## BRIEF
The records below need to be repeated exactly, with every picture left out.

## RECORDED DATA
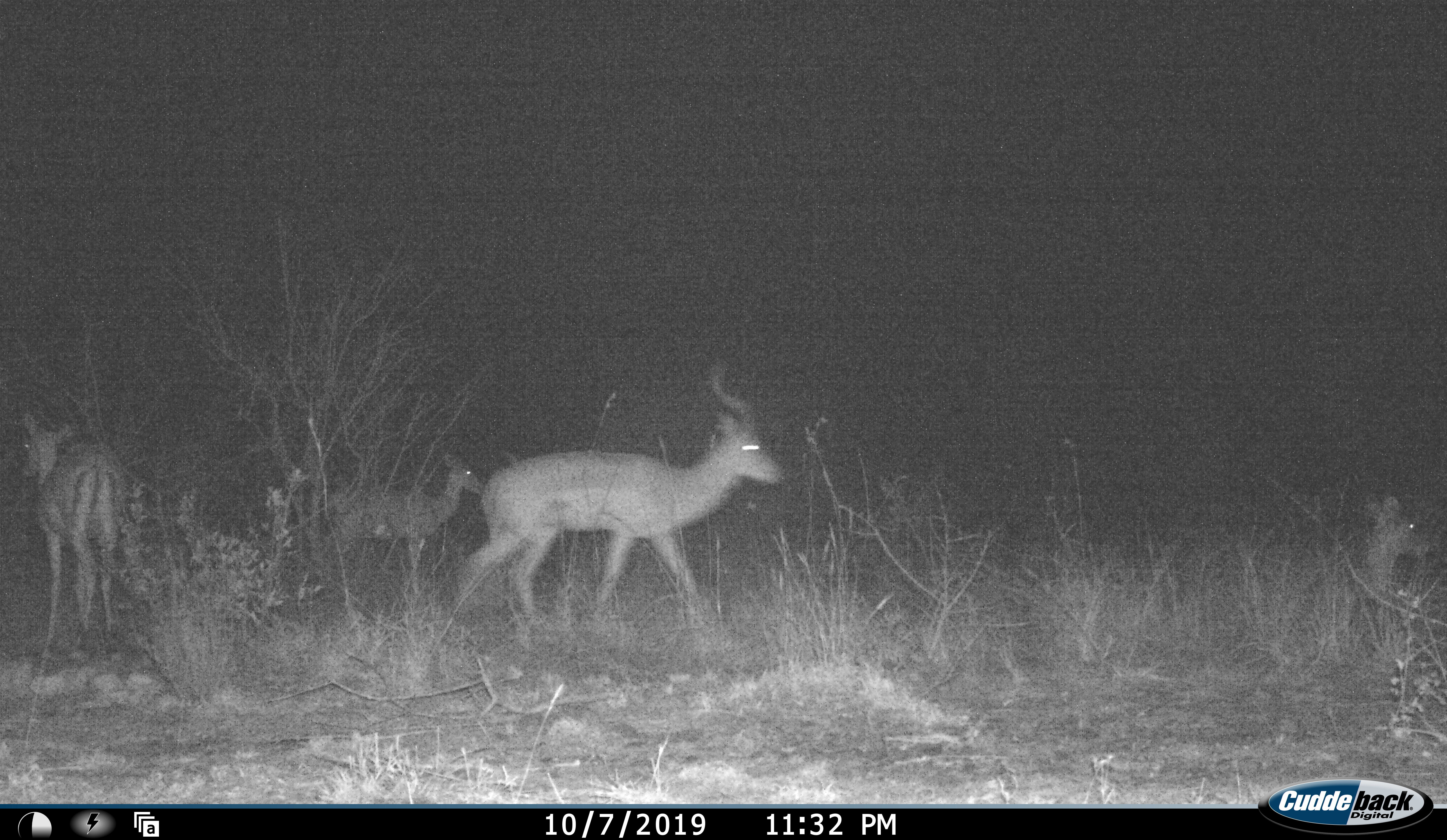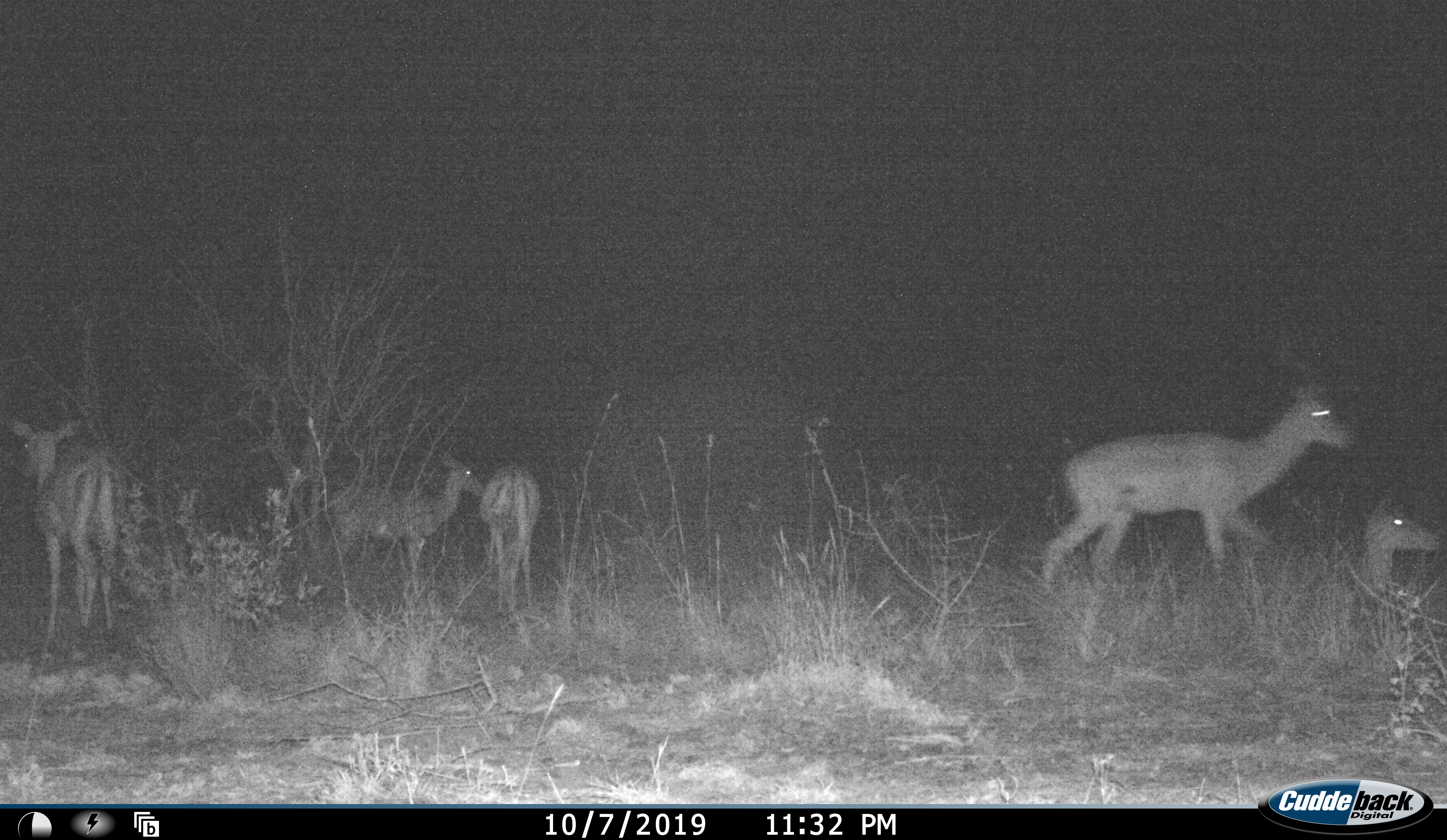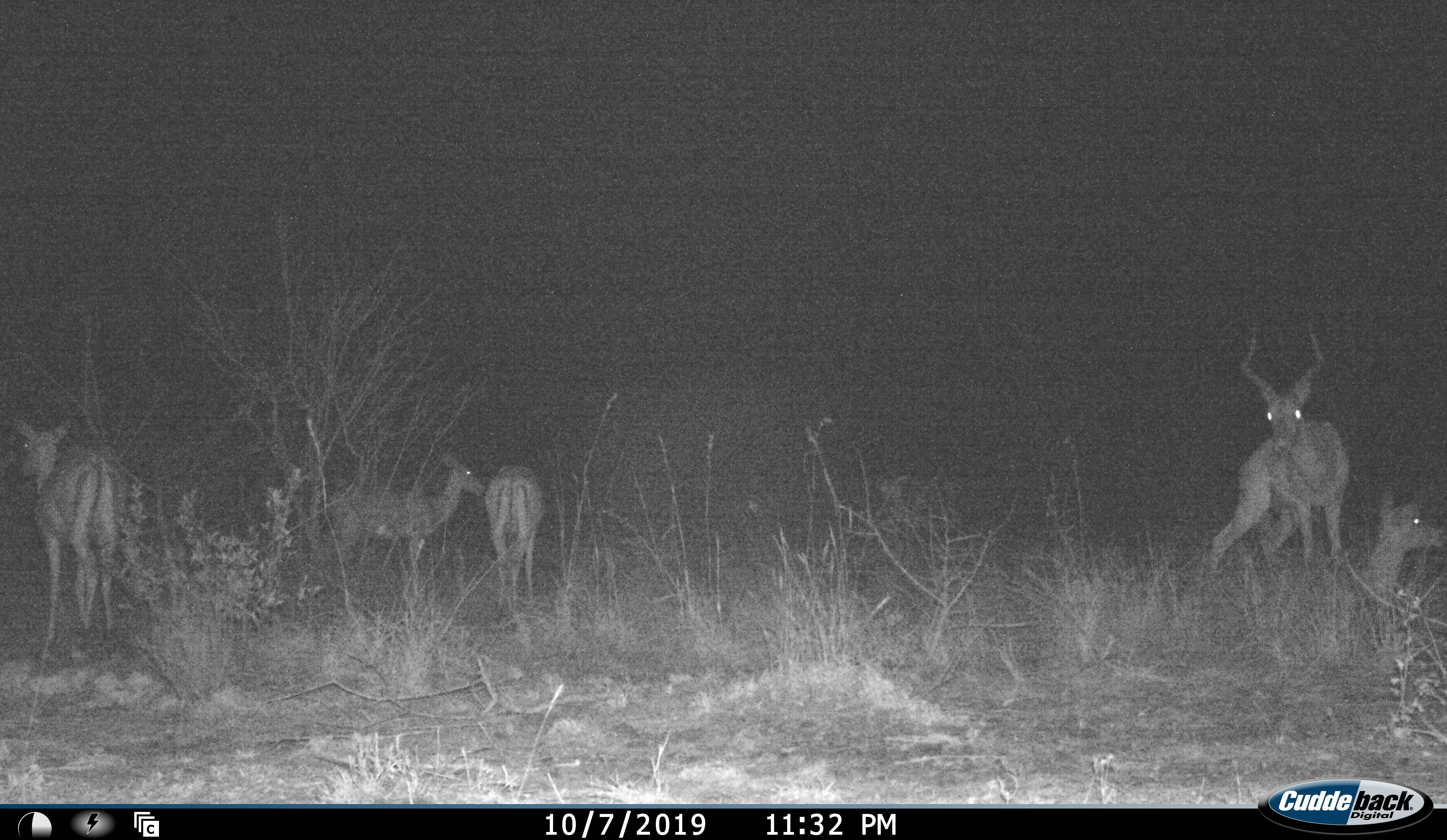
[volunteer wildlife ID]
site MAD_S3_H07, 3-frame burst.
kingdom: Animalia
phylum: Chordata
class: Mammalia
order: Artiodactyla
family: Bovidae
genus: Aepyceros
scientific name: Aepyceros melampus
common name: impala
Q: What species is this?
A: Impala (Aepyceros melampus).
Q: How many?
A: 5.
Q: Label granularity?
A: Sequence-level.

## RESULT OF THE EXERCISE
[volunteer wildlife ID]
site MAD_S3_H07, 3-frame burst.
kingdom: Animalia
phylum: Chordata
class: Mammalia
order: Artiodactyla
family: Bovidae
genus: Aepyceros
scientific name: Aepyceros melampus
common name: impala
Q: What species is this?
A: Impala (Aepyceros melampus).
Q: How many?
A: 5.
Q: Label granularity?
A: Sequence-level.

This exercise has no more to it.